When you talk, you are only repeating what you already know. But if you listen, you may learn something new.
Dalai Lama
Are we really listening or waiting to talk? Many people dominate conversations simply because they lack the ability to control their urge to talk. A few of us probably like to talk to show how much we know. Some of us just like to be heard – it feels good. Some of us like to give our opinion, and there are several of us who just like to be right so we’ll spend more time talking to prove that we are. We talk to change people’s minds. We talk because we are nervous or insecure and do so out of habit. Whatever the reason, the more we talk, the less we are listening.
Listening is arguably one of the most difficult skills in communications, and we’re getting worse at it. The average person has an eight-second attention span. We have busy schedules and abundant distractions. This makes it hard to attentively listen when someone is speaking.

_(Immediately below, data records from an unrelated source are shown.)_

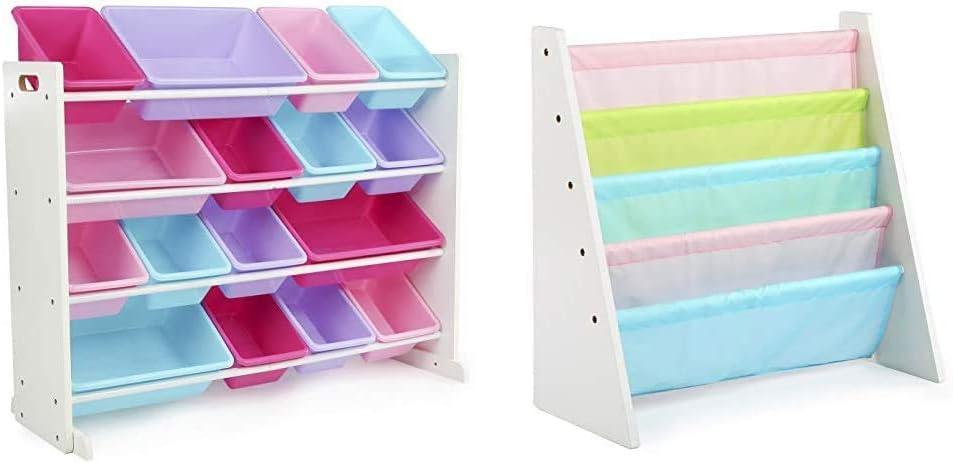 White//Pastel X /& Kids Book Rack Storage Bookshelf Pastel Collection White//Blue//Pink//Purple Extra-Large Toy Organizer 16 Storage Bins Humble Crew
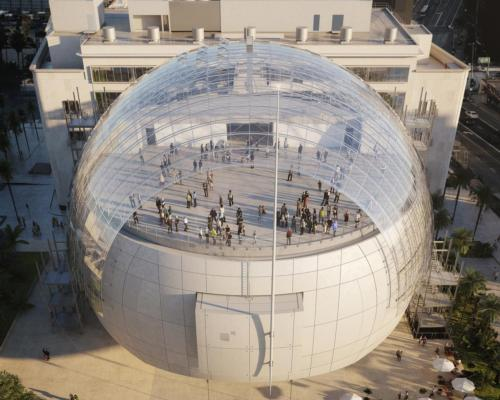 The Renzo Piano-designed museum will open to the public for the first time on 30 September 2021 / Academy Museum of Motion Pictures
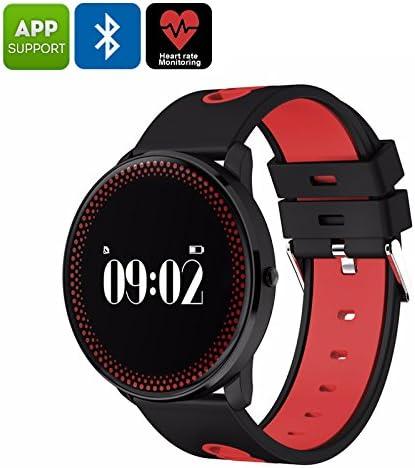 ordro CF007 SmartWatch Reloj Smart Watch Bluetooth Frecuencia ...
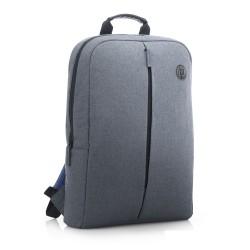 Τσάντα Notebook 15.6'' HP...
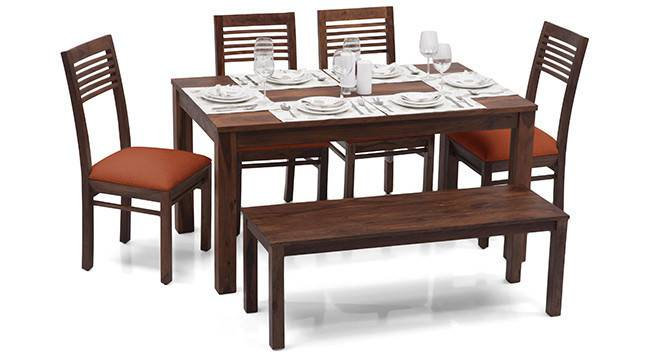 Arabia - Zella 6 Seater Dining Table Set (With Bench) (Teak Finish, Burnt Orange) by Urban Ladder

Listening attentively to another person requires that we do so in the spirit of honoring their perspective by expressing a genuine interest in what they are saying while keeping our personal agenda aside.
Here are five ways to practice being a better listener:
Make Eye Contact
Our eyes reflect our sincerity, warmth and honesty. When we keep eye contact with someone it indicates that we are focused and paying attention. It tells them that they are important and that we are actively listening.
Be Fully Present
Think of listening as a form of meditation. You have to clear your mind of everything else, so you can focus entirely on what the other person is saying. Make sure your phone is off or away from you. If you’re at your desk, turn off your monitor or turn your chair around so you’re not distracted by the screen. Try to focus fully on the other person, pushing away the thoughts about the next task you have to complete or what you are going to have for dinner.
Listen to Learn & Understand
We can all learn something from everyone. We often think that we are listening but most of the time we’re actually just considering how to jump in to tell our own story, offer advice, or even make a judgment—in other words, we are not listening to understand, but rather to reply. When we listen to understand we are taking the time to recognize, appreciate and acknowledge another human.
Don’t Interrupt or Impose Solutions
The most difficult component of listening effectively is waiting until the person talking is done and then waiting some more before formulating a reply. People feel respected and appreciated when they can share their thoughts without interruption. The best kind of listening is about being comfortable not knowing what you’re going to say next, or what question you might ask.
A person that comes to you to talk about what’s going on with them doesn’t need you to provide a solution: they need a listening ear. They need to hear things in their own voice. Let them talk. Listen to hear and not to solve. If someone wants your feedback, trust that they will ask for it.
Ask More Questions
One of the simplest ways to be a better listener is to ask more questions than you give answers. When you ask questions, you create a safe space for other people to give you the authentic truth and a better opportunity to stay present and focused in your conversations.
The ancient Greek philosopher Epictetus once said that there is a reason why we have been given two ears and one mouth – so that we can listen more than we speak. We’re all deserving of becoming a better and fuller expression of ourselves. One of the ways we can do that is by being receptive to all the knowledge and wisdom offered by the people around us. Real listening can transform and enhance our lives beyond measure.